* **Rows**
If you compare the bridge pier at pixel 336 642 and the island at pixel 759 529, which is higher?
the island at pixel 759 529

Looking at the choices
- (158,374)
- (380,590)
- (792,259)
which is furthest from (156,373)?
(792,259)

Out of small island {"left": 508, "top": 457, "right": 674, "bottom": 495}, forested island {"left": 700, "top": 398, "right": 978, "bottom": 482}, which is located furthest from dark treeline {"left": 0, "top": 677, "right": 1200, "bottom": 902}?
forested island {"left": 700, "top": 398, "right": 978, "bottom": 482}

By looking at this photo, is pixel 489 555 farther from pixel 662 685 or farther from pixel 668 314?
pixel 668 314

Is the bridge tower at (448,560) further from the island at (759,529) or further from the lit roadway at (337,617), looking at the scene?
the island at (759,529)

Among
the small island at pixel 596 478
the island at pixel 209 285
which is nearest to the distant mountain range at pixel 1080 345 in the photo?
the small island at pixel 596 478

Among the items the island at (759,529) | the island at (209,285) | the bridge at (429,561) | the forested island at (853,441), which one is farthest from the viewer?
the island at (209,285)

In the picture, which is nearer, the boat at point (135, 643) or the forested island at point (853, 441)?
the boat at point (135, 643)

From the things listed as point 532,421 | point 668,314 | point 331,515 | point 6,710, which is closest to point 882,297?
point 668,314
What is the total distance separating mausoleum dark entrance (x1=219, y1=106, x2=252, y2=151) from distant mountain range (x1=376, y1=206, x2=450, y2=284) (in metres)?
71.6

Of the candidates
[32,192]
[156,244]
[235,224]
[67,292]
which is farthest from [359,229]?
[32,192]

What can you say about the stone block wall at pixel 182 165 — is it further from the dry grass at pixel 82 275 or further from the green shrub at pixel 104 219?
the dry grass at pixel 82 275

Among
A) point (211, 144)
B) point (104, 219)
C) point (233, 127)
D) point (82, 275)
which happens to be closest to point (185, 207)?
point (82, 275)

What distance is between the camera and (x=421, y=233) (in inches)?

* **Do this**
Copy all of the records above verbatim.

* **Exercise answer**
If you compare the bridge pier at pixel 336 642 and the island at pixel 759 529, which is higher?
the island at pixel 759 529

Looking at the choices
- (158,374)
- (380,590)
- (792,259)
which is furthest from (156,373)?
(792,259)

Out of small island {"left": 508, "top": 457, "right": 674, "bottom": 495}, forested island {"left": 700, "top": 398, "right": 978, "bottom": 482}, which is located furthest from dark treeline {"left": 0, "top": 677, "right": 1200, "bottom": 902}?
forested island {"left": 700, "top": 398, "right": 978, "bottom": 482}

By looking at this photo, is pixel 489 555 farther from pixel 662 685 or farther from pixel 668 314?
pixel 668 314

Is the bridge tower at (448,560) further from the island at (759,529) or further from the lit roadway at (337,617), looking at the scene?
the island at (759,529)

Among
the small island at pixel 596 478
the island at pixel 209 285
which is nearest to the distant mountain range at pixel 1080 345 in the photo?
the small island at pixel 596 478

Among the items the island at (759,529) | the island at (209,285) | the bridge at (429,561) | the forested island at (853,441), which one is farthest from the viewer?
the island at (209,285)

In the picture, which is nearer, the boat at point (135, 643) or the forested island at point (853, 441)?
the boat at point (135, 643)

From the things listed as point 532,421 | point 668,314 | point 331,515 | point 6,710, which is closest to point 882,297?
point 668,314
What is the total distance separating mausoleum dark entrance (x1=219, y1=106, x2=252, y2=151) from distant mountain range (x1=376, y1=206, x2=450, y2=284) (in metres)?
71.6

Of the candidates
[32,192]
[156,244]
[235,224]
[67,292]
which is farthest from [359,229]?
[32,192]

What can you say about the stone block wall at pixel 182 165 — is it further from the dry grass at pixel 82 275 or further from the green shrub at pixel 104 219?
the dry grass at pixel 82 275

Among
A) point (211, 144)
B) point (104, 219)
C) point (233, 127)
D) point (82, 275)
which happens to be closest to point (185, 207)?
point (82, 275)

What distance is between the camera and (x=421, y=233) (in inches)?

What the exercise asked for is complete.